First, the agent needing to make the call translates a free-form ask into a typed request. This is schema-driven irreducible LLM work and it’s narrow, auditable, benchmarkable and can be isolated as a failure mode.

Certain inputs can be rejected. In our example, the slack message of “go ahead on the thing”. Most LLMs would infer that “the thing” is the refund. The natural inclination is to think about a confidence threshold for the machine here. I think that’s a trap. Thresholds are generally fine for low-stakes work. For high-stakes workflows, no threshold is good enough. The discussion is whether the input format (free-form slack message) is the right one. The correct architectural response is to just not accept this.

Next, the system assembles the context for the decision deterministically. This is, in rough words, the graph traversal and invariants themselves: entity resolution, resolving temporal lookups and authority chains. This is all mechanical graph traversal work but with serious caveats that a verification step has to address.

The context graph must carry provenance about itself and have its own notion of freshness e.g. when it last synced and be able to determine if the information is incomplete. I don’t want to paper over this but the how is worthy of its own post. It’s a feature rather than a curiosity: “who watches the watchmen?”.

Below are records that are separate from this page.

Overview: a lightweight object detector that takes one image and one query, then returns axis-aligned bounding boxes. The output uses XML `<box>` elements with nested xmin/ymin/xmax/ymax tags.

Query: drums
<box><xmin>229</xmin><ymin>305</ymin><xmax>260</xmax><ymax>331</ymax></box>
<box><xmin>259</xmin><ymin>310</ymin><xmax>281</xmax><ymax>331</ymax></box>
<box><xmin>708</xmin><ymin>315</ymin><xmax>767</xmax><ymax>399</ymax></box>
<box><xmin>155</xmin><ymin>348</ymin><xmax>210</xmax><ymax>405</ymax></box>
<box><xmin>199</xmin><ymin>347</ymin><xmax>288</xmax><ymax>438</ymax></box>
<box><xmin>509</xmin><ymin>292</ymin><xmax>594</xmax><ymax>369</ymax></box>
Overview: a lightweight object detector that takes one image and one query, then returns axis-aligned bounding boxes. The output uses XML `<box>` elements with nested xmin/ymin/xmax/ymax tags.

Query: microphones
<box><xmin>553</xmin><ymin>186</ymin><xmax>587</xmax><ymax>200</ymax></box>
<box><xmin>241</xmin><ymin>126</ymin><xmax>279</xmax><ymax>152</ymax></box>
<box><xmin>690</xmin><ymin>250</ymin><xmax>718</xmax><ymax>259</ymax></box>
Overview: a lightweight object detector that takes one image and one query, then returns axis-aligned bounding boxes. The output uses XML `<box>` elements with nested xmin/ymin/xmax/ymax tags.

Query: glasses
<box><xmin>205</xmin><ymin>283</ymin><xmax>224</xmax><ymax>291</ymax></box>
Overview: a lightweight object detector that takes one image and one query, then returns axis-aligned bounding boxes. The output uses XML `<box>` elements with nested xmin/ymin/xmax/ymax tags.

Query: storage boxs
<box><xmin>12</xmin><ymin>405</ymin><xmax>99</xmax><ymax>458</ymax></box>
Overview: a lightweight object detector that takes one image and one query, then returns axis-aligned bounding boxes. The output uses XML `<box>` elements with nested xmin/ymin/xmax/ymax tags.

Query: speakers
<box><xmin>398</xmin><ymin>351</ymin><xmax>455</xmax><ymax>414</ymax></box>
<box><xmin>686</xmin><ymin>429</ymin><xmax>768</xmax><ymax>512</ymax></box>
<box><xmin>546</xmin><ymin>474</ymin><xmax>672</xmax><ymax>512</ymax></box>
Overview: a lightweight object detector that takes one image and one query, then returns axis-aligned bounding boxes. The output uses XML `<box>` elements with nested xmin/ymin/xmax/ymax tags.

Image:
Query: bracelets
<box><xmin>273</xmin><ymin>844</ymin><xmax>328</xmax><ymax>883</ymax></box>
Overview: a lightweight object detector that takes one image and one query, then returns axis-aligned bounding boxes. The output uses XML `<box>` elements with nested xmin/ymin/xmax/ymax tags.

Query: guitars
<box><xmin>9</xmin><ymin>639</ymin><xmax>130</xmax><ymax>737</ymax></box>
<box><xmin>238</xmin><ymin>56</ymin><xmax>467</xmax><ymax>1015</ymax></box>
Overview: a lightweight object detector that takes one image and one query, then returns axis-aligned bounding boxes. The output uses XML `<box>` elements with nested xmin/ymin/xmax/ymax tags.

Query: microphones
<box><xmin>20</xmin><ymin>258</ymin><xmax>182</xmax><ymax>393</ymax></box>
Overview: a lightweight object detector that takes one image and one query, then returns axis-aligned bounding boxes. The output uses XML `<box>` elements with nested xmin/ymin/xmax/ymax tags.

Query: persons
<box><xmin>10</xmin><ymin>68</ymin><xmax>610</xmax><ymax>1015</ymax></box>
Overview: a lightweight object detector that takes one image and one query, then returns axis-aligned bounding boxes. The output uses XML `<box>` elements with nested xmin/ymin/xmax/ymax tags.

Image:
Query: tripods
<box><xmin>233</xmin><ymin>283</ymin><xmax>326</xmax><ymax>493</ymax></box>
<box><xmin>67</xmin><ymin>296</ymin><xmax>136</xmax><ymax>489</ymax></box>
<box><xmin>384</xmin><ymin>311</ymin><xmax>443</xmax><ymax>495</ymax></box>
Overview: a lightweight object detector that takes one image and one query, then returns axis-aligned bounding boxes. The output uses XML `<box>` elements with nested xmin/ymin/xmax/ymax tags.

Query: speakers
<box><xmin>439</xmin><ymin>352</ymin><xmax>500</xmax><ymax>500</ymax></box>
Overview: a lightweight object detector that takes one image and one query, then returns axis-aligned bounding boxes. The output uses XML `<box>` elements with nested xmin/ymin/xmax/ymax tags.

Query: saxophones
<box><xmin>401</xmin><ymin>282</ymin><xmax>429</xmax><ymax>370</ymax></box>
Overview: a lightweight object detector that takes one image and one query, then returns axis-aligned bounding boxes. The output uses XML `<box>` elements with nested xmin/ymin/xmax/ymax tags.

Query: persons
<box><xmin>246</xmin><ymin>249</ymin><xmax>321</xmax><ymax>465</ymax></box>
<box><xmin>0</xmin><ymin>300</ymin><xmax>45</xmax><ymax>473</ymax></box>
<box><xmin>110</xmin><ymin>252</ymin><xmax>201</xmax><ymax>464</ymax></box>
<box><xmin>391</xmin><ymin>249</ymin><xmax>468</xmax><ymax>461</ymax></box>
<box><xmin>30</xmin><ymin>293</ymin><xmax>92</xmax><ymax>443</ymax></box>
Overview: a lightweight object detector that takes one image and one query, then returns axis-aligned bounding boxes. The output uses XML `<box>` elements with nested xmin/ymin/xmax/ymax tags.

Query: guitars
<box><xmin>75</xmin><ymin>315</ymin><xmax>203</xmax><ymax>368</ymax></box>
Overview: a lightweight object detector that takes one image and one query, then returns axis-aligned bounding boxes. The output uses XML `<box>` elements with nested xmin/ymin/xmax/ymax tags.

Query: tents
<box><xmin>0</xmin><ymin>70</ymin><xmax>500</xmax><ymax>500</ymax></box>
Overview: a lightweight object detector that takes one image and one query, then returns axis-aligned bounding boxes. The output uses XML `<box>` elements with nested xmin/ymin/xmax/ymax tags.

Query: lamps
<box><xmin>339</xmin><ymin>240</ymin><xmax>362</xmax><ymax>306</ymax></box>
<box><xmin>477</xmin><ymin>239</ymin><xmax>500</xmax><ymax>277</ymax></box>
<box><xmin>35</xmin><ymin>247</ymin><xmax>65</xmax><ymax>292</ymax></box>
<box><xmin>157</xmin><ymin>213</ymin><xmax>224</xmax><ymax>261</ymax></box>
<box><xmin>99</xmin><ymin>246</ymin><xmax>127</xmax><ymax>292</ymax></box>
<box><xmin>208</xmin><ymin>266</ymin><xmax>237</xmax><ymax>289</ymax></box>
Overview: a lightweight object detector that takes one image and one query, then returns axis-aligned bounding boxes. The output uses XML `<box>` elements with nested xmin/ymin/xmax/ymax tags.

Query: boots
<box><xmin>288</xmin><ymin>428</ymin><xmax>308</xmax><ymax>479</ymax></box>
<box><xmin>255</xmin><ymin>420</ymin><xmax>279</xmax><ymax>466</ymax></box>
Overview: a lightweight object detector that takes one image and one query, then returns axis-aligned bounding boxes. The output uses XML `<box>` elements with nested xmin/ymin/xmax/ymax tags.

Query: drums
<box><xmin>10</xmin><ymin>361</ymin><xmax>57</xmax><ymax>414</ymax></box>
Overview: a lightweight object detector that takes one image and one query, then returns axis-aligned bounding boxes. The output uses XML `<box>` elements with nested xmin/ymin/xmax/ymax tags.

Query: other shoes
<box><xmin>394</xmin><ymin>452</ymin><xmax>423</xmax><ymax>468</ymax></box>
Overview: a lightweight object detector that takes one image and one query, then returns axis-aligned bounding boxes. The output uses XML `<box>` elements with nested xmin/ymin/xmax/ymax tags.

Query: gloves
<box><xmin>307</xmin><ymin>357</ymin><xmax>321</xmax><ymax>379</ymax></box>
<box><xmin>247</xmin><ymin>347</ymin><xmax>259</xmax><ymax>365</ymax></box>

Finally, the assembled context is evaluated by the AI. This part of the system carries a non-trivial amount of risk since there’s no obvious upper bound on the complexity of context or its legibility. In lieu of a formal language that captures what well-formed decision context a machine can act on looks like, this is where a significant amount of blind trust sits as of now. A careful reader may think about Open Policy Agents and they’d be right, albeit with broader semantics.

As always, everything sits on a gradient. Such a system may be overkill vs. a pragmatic RAG-based solution for low-stakes use cases. By scratching the surface of what an architecture could look like, I’m looking to make a deeper meta-argument: there is no language that describes how things work. One-shot examples, skills.md, BPMN-like artifacts, if-else-disguised-as-prompts all point to the same symptom: the reality of human activity is barely legible to a machine.

This is, in part, growing pain because we are faced with this question for the first time and, in part, a hint that we’ll soon have to think about the way we define knowledge work differently.